:: Provided data ::
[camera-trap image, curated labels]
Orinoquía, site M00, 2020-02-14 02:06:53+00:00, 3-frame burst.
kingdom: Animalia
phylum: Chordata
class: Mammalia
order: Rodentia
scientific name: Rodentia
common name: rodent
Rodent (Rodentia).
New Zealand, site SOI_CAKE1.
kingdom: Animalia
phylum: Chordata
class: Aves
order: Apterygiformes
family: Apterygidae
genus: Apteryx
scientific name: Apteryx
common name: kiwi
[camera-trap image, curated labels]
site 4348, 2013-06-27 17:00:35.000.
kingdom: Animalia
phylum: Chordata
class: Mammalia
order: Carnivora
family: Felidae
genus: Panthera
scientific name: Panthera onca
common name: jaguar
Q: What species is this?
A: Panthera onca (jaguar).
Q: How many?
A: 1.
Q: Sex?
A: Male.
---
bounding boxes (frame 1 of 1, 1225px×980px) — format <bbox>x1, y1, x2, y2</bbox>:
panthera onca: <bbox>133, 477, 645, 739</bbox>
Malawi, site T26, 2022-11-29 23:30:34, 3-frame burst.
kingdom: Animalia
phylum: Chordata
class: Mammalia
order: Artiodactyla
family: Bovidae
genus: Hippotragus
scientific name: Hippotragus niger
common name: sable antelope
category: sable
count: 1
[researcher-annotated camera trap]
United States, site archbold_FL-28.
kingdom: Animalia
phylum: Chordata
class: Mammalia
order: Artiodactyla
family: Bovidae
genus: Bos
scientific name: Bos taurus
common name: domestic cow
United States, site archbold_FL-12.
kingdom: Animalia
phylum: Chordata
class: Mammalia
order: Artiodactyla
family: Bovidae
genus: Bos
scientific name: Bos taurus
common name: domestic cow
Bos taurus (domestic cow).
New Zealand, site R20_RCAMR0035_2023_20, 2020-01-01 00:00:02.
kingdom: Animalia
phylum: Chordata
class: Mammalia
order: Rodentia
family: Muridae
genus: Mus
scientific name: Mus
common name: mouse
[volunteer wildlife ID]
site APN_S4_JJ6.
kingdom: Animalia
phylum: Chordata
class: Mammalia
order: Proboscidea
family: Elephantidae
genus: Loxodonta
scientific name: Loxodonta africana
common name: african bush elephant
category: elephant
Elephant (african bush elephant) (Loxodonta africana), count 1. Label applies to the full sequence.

:: Problem requirements ::
Check each line of the material for the word "burst". State how many have it, and write nothing else.

:: Written reply ::
2